Fujiwara no Tadamichi (March 15, 1079 – March 13, 1164)
The warrior statesman Fujiwara no Tadamichi was born the eldest son of the Kampaku, Fujiwara no Tadazane and and followed in his father’s footsteps to become Kampaku (Chief Advisor to the Emperor, originally a title before the creation of Shogun) in 1121. Two years later he would be appointed Sessho (A regent who acts on behalf of a child emperor) to Emperor Sutoku, and Dajo Daijin (Chancellor of the Realm) in 1129.
Tadamichi had five sons, all of whom would play major roles in Heian Period Japanese politics and warfare.
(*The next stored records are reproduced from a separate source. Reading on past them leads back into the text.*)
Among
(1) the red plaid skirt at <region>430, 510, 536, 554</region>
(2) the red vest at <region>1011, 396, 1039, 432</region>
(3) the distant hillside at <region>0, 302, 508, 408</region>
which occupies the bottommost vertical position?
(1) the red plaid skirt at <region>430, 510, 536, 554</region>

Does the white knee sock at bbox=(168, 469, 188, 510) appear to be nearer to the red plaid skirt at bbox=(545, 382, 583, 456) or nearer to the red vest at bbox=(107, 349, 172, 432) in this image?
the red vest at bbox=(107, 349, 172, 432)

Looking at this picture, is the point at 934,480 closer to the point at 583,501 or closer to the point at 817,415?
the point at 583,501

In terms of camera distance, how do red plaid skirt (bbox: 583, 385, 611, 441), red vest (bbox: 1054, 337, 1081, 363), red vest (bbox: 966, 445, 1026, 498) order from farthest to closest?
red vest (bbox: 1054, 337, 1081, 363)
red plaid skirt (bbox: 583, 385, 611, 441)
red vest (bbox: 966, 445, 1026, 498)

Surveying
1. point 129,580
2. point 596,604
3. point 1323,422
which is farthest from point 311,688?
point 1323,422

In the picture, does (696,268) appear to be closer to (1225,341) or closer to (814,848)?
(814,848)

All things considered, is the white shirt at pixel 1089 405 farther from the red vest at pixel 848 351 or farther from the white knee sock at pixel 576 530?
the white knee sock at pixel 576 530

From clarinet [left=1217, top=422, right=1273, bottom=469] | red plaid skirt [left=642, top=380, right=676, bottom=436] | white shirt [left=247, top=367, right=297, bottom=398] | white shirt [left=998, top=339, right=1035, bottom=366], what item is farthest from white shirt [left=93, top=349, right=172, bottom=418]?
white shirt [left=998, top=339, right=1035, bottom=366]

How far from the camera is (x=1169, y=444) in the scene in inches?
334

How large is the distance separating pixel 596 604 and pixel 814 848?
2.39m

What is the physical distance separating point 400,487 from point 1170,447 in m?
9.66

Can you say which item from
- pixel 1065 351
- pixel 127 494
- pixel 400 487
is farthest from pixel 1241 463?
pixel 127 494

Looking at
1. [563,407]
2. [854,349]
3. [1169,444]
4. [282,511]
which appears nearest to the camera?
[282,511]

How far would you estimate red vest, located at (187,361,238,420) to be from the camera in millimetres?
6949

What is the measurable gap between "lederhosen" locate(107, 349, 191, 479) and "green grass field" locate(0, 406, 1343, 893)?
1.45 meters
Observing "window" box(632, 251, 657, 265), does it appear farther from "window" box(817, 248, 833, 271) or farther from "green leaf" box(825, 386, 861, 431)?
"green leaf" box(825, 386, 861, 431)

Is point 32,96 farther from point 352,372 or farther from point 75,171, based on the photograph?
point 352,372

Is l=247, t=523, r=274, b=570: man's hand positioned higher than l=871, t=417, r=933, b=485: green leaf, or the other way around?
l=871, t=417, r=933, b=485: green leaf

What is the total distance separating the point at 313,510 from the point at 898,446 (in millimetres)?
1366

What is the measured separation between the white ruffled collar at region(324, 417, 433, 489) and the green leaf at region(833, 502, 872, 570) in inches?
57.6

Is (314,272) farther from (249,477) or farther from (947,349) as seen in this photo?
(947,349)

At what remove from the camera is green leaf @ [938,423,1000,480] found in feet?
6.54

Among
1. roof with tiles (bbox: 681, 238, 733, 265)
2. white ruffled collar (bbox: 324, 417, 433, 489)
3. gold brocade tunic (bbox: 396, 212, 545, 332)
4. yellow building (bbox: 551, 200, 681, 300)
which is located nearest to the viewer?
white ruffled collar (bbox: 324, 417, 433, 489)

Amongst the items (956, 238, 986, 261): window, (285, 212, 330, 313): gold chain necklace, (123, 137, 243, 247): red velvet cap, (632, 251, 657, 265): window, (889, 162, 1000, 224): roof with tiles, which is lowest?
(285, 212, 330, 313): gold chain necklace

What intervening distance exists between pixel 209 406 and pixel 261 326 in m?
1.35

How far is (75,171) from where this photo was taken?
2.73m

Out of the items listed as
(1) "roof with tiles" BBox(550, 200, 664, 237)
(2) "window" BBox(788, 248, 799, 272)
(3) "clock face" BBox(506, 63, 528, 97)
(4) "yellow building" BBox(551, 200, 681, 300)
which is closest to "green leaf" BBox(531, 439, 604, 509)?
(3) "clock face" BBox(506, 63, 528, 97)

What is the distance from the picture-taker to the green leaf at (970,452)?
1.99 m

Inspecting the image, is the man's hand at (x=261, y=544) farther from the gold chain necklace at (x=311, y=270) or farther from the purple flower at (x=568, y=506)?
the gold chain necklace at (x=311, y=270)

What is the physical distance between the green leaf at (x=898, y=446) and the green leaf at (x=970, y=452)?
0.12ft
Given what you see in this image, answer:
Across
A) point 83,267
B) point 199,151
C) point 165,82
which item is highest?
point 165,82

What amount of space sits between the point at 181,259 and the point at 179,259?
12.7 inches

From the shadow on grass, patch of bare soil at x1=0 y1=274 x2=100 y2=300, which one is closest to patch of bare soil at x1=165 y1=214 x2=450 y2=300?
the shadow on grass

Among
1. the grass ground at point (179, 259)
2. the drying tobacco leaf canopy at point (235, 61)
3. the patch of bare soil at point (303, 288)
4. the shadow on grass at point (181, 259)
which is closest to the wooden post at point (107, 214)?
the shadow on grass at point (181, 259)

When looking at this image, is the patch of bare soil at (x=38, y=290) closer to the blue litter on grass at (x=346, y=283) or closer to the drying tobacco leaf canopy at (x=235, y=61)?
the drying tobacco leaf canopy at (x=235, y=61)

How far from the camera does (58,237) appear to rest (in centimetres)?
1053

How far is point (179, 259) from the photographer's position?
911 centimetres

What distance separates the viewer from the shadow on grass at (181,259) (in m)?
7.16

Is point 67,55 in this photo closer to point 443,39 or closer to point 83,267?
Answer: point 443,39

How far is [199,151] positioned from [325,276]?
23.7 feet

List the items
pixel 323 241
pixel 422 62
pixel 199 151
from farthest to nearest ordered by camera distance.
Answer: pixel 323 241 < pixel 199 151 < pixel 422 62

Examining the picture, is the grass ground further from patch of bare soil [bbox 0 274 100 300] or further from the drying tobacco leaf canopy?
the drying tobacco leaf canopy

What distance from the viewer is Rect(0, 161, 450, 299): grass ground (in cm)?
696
His daughter Masako married Emperor Sutoku, his two adopted daughters, Ikushi and Teishi, also married emperors, while his other daughter Shimeko was a concubine of Emperor Konoe.
During the Hogo Rebellion, the short civil war in the summer of 1156 which erupted over an Imperial succession dispute, Tadamichi sided with Emperor Go-Shirakawa, while his brother, Yorinaga, supported Emperor Sutoku. Sutoku’s cause would be futile, and Yorinaga was killed mid battle.
Fujiwara no Tadamichi’s remaining memoirs were published as Hoshoji Kampaku-ki. A manuscript hand written by Tadamichi and kept in the Kyoto National Museum is a National Treasure.
Tadamichi died March 13, 1164, aged 68, two days short of his birthday, March 15.